In 2017, RZ Piscium was studied using the XMM-Newton satellite, the Shane 3-meter telescope at Lick Observatory in California and the 10-meter Keck I telescope at W. M. Keck Observatory in Hawaii. The temperature of the star was found to be about the same as the Sun (5330 C). Further, the star was found to produce about a thousand times more x-rays than the Sun, suggesting that the star is relatively young. On the other hand, RZ Piscium was found to contain a relatively small amount of surface lithium, which suggests the star is between 30 − 50 million years old; this is somewhat "old" for a star with so much circumstellar dust. Most young stars that are as dusty as RZ Piscium may be producing planets, but given its relatively advanced age, RZ Piscium may be destroying and consuming its planets instead.

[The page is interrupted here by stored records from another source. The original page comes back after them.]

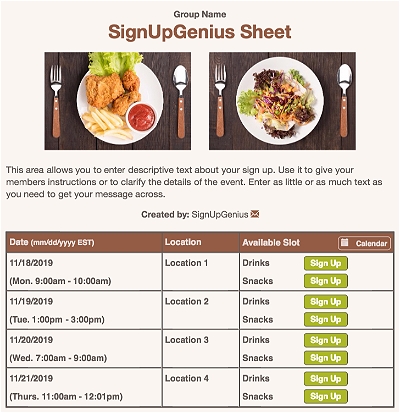 Group Name

SignUpGenius Sheet

This area allows you to enter descriptive text about your sign up. Use it to give your members instructions or to clarify the details of the event. Enter as little or as much text as you need to get your message across.

Created by: SignUpGenius

| Date (mm/dd/yyyy EST) | Location | Available Slot Calendar |
|---|---|---|
| 11/18/2019 (Mon. 9:00am - 10:00am) | Location 1 | Drinks Sign Up Snacks Sign Up |
| 11/19/2019 (Tue. 1:00pm - 3:00pm) | Location 2 | Drinks Sign Up Snacks Sign Up |
| 11/20/2019 (Wed. 7:00am - 9:00am) | Location 3 | Drinks Sign Up Snacks Sign Up |
| 11/21/2019 (Thurs. 11:00am - 12:01pm) | Location 4 | Drinks Sign Up Snacks Sign Up |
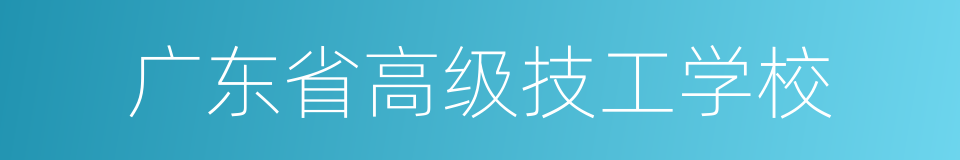 广东省高级技工学校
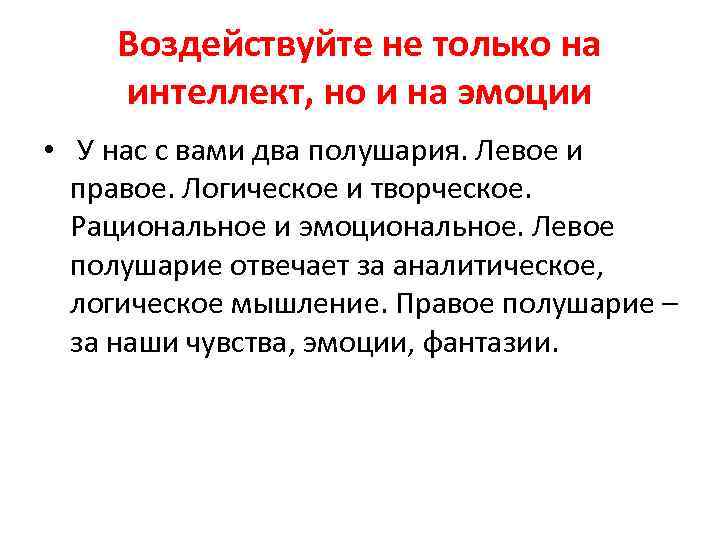 Воздействуйте не только на интеллект, но и на эмоции

• У нас с вами два полушария. Левое и правое. Логическое и творческое. Рациональное и эмоциональное. Левое полушарие отвечает за аналитическое, логическое мышление. Правое полушарие – за наши чувства, эмоции, фантазии.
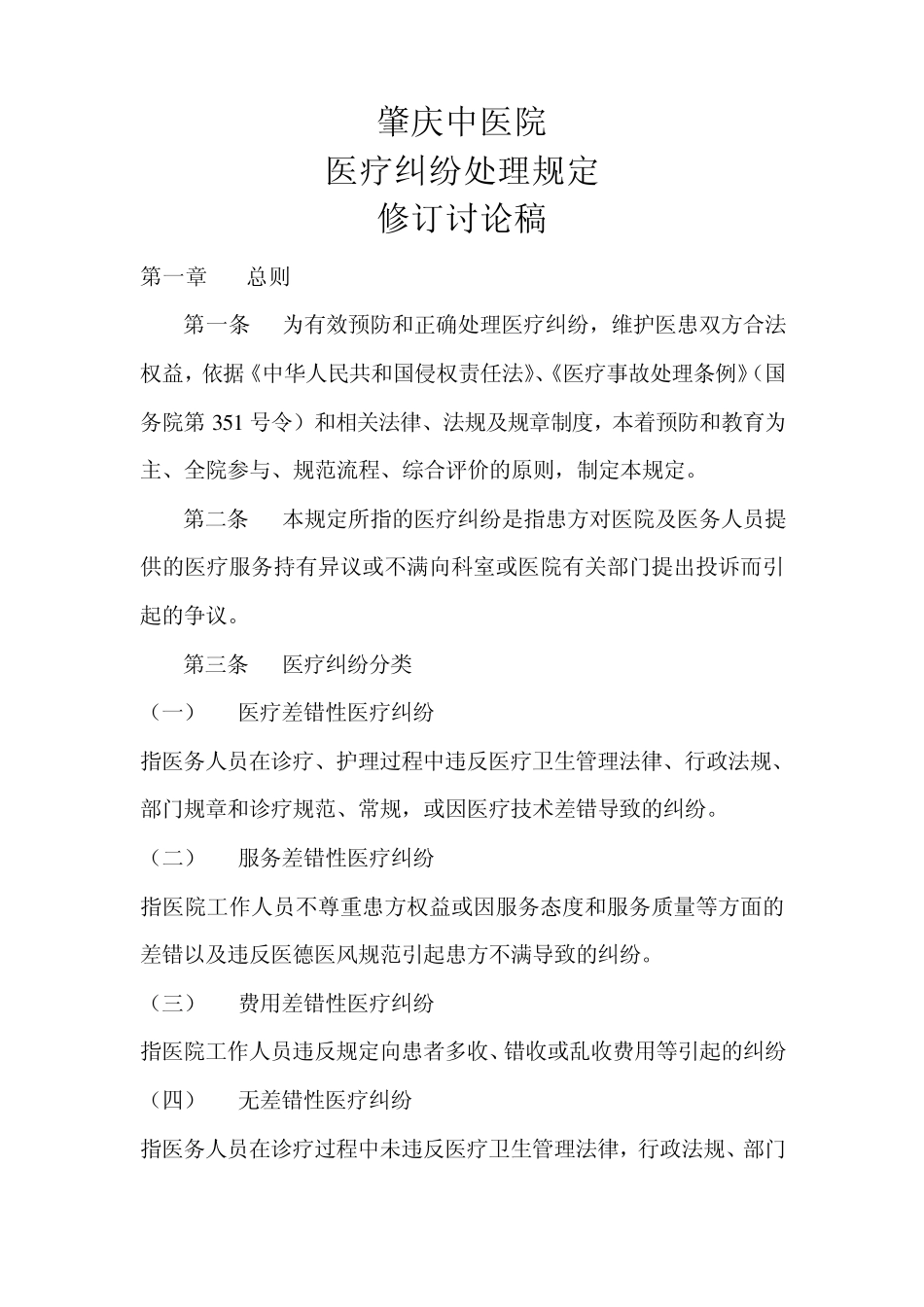 肇庆中医院
医疗纠纷处理规定
修订讨论稿

第一章　　总则

第一条　　为有效预防和正确处理医疗纠纷，维护医患双方合法权益，依据《中华人民共和国侵权责任法》、《医疗事故处理条例》（国务院第 351 号令）和相关法律、法规及规章制度，本着预防和教育为主、全院参与、规范流程、综合评价的原则，制定本规定。

第二条　　本规定所指的医疗纠纷是指患方对医院及医务人员提供的医疗服务持有异议或不满向科室或医院有关部门提出投诉而引起的争议。

第三条　　医疗纠纷分类

（一）　　医疗差错性医疗纠纷

指医务人员在诊疗、护理过程中违反医疗卫生管理法律、行政法规、部门规章和诊疗规范、常规，或因医疗技术差错导致的纠纷。

（二）　　服务差错性医疗纠纷

指医院工作人员不尊重患方权益或因服务态度和服务质量等方面的差错以及违反医德医风规范引起患方不满导致的纠纷。

（三）　　费用差错性医疗纠纷

指医院工作人员违反规定向患者多收、错收或乱收费用等引起的纠纷

（四）　　无差错性医疗纠纷

指医务人员在诊疗过程中未违反医疗卫生管理法律，行政法规、部门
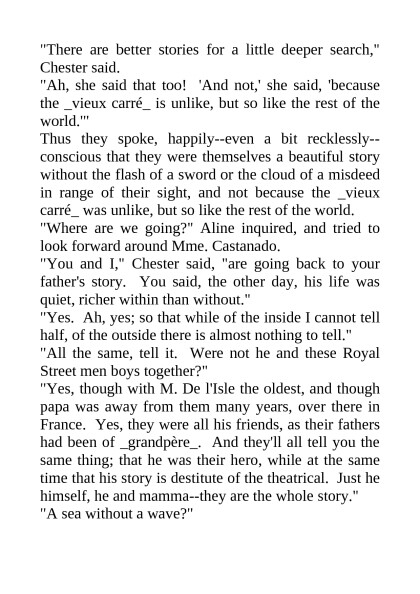 "There are better stories for a little deeper search," Chester said.

"Ah, she said that too!  'And not,' she said, 'because the _vieux carré_ is unlike, but so like the rest of the world.'"

Thus they spoke, happily--even a bit recklessly--conscious that they were themselves a beautiful story without the flash of a sword or the cloud of a misdeed in range of their sight, and not because the _vieux carré_ was unlike, but so like the rest of the world.

"Where are we going?" Aline inquired, and tried to look forward around Mme. Castanado.

"You and I," Chester said, "are going back to your father's story.  You said, the other day, his life was quiet, richer within than without."

"Yes.  Ah, yes; so that while of the inside I cannot tell half, of the outside there is almost nothing to tell."

"All the same, tell it.  Were not he and these Royal Street men boys together?"

"Yes, though with M. De l'Isle the oldest, and though papa was away from them many years, over there in France.  Yes, they were all his friends, as their fathers had been of _grandpère_.  And they'll all tell you the same thing; that he was their hero, while at the same time that his story is destitute of the theatrical.  Just he himself, he and mamma--they are the whole story."

"A sea without a wave?"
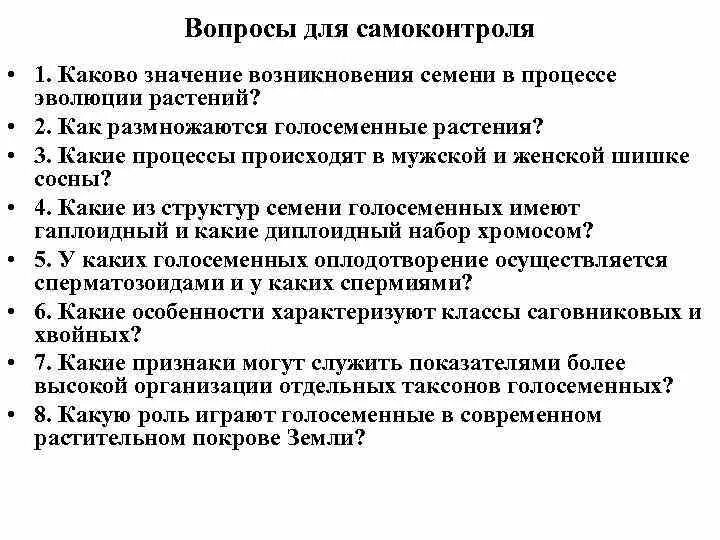 Вопросы для самоконтроля

• 1. Каково значение возникновения семени в процессе эволюции растений?
• 2. Как размножаются голосеменные растения?
• 3. Какие процессы происходят в мужской и женской шишке сосны?
• 4. Какие из структур семени голосеменных имеют гаплоидный и какие диплоидный набор хромосом?
• 5. У каких голосеменных оплодотворение осуществляется сперматозоидами и у каких спермиями?
• 6. Какие особенности характеризуют классы саговниковых и хвойных?
• 7. Какие признаки могут служить показателями более высокой организации отдельных таксонов голосеменных?
• 8. Какую роль играют голосеменные в современном растительном покрове Земли?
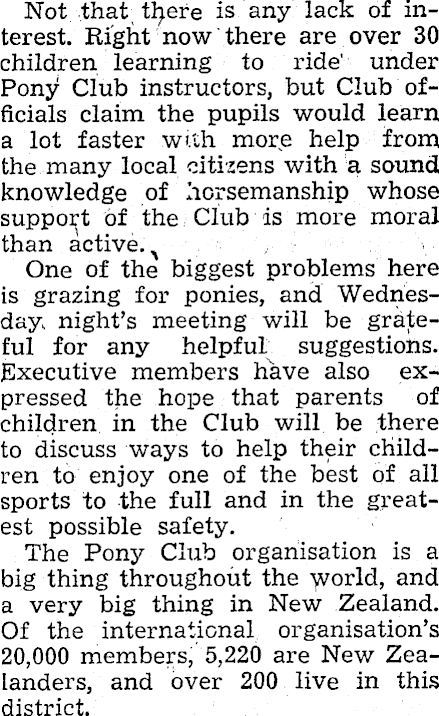 Not that there is any lack of interest. Right now there are over 30 children learning to ride under Pony Club instructors, but Club officials claim the pupils would learn a lot faster with more help from the many local citizens with a sound knowledge of horsemanship whose support of the Club is more moral than active.

One of the biggest problems here is grazing for ponies, and Wednesday night's meeting will be grateful for any helpful suggestions. Executive members have also expressed the hope that parents of children in the Club will be there to discuss ways to help their children to enjoy one of the best of all sports to the full and in the greatest possible safety.

The Pony Club organisation is a big thing throughout the world, and a very big thing in New Zealand. Of the international organisation's 20,000 members, 5,220 are New Zealanders, and over 200 live in this district.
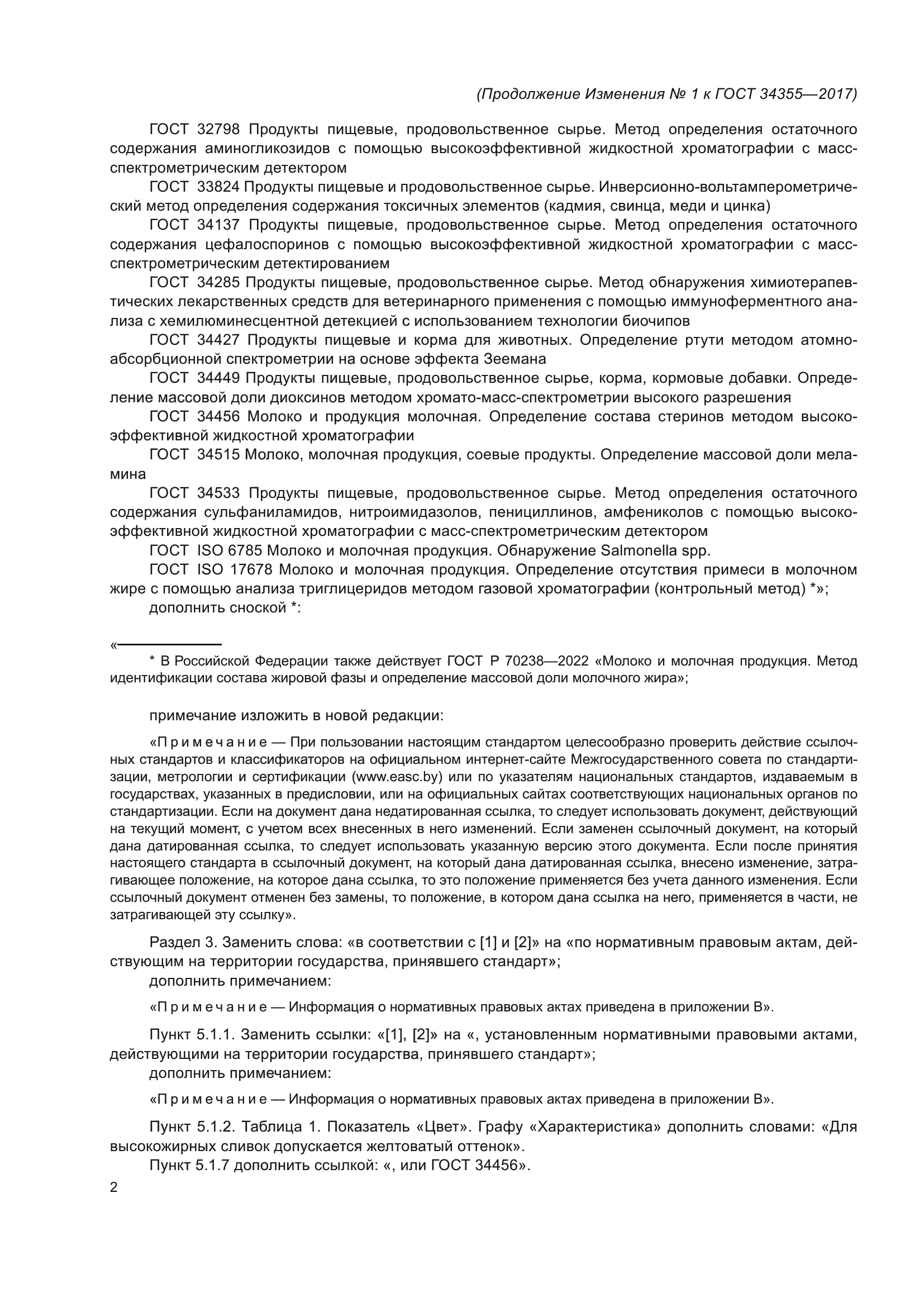 (Продолжение Изменения № 1 к ГОСТ 34355—2017)

ГОСТ 32798 Продукты пищевые, продовольственное сырье. Метод определения остаточного содержания аминогликозидов с помощью высокоэффективной жидкостной хроматографии с масс-спектрометрическим детектором

ГОСТ 33824 Продукты пищевые и продовольственное сырье. Инверсионно-вольтамперометрический метод определения содержания токсичных элементов (кадмия, свинца, меди и цинка)

ГОСТ 34137 Продукты пищевые, продовольственное сырье. Метод определения остаточного содержания цефалоспоринов с помощью высокоэффективной жидкостной хроматографии с масс-спектрометрическим детектированием

ГОСТ 34285 Продукты пищевые, продовольственное сырье. Метод обнаружения химиотерапевтических лекарственных средств для ветеринарного применения с помощью иммуноферментного анализа с хемилюминесцентной детекцией с использованием технологии биочипов

ГОСТ 34427 Продукты пищевые и корма для животных. Определение ртути методом атомно-абсорбционной спектрометрии на основе эффекта Зеемана

ГОСТ 34449 Продукты пищевые, продовольственное сырье, корма, кормовые добавки. Определение массовой доли диоксинов методом хромато-масс-спектрометрии высокого разрешения

ГОСТ 34456 Молоко и продукция молочная. Определение состава стеринов методом высокоэффективной жидкостной хроматографии

ГОСТ 34515 Молоко, молочная продукция, соевые продукты. Определение массовой доли меламина

ГОСТ 34533 Продукты пищевые, продовольственное сырье. Метод определения остаточного содержания сульфаниламидов, нитроимидазолов, пенициллинов, амфениколов с помощью высокоэффективной жидкостной хроматографии с масс-спектрометрическим детектором

ГОСТ ISO 6785 Молоко и молочная продукция. Обнаружение Salmonella spp.

ГОСТ ISO 17678 Молоко и молочная продукция. Определение отсутствия примеси в молочном жире с помощью анализа триглицеридов методом газовой хроматографии (контрольный метод) *»;

дополнить сноской *:

«

* В Российской Федерации также действует ГОСТ Р 70238—2022 «Молоко и молочная продукция. Метод идентификации состава жировой фазы и определение массовой доли молочного жира»;

примечание изложить в новой редакции:

«Примечание — При пользовании настоящим стандартом целесообразно проверить действие ссылочных стандартов и классификаторов на официальном интернет-сайте Межгосударственного совета по стандартизации, метрологии и сертификации (www.easc.by) или по указателям национальных стандартов, издаваемым в государствах, указанных в предисловии, или на официальных сайтах соответствующих национальных органов по стандартизации. Если на документ дана недатированная ссылка, то следует использовать документ, действующий на текущий момент, с учетом всех внесенных в него изменений. Если заменен ссылочный документ, на который дана датированная ссылка, то следует использовать указанную версию этого документа. Если после принятия настоящего стандарта в ссылочный документ, на который дана датированная ссылка, внесено изменение, затрагивающее положение, на которое дана ссылка, то это положение применяется без учета данного изменения. Если ссылочный документ отменен без замены, то положение, в котором дана ссылка на него, применяется в части, не затрагивающей эту ссылку».

Раздел 3. Заменить слова: «в соответствии с [1] и [2]» на «по нормативным правовым актам, действующим на территории государства, принявшего стандарт»;

дополнить примечанием:

«Примечание — Информация о нормативных правовых актах приведена в приложении В».

Пункт 5.1.1. Заменить ссылки: «[1], [2]» на «, установленным нормативными правовыми актами, действующими на территории государства, принявшего стандарт»;

дополнить примечанием:

«Примечание — Информация о нормативных правовых актах приведена в приложении В».

Пункт 5.1.2. Таблица 1. Показатель «Цвет». Графу «Характеристика» дополнить словами: «Для высокожирных сливок допускается желтоватый оттенок».

Пункт 5.1.7 дополнить ссылкой: «, или ГОСТ 34456».

2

In 2020, a red dwarf companion with the mass of 0.12 Solar mass was detected with a projected separation of 23 AU from the primary star. The incandescence of the companion star thus make up about one third of excess infrared emission previously attributed to the dust.

Observations with TESS did result in the detection of 24 transits by exocomets. The transits have absorption depths between 1-20%. This is the second system, after Beta Pictoris that shows a large population of comets. The transit rate is about double compared to Beta Pictoris, with 0.40 exocomets per day for RZ Piscium. The exocomets have a size of 1–7 km.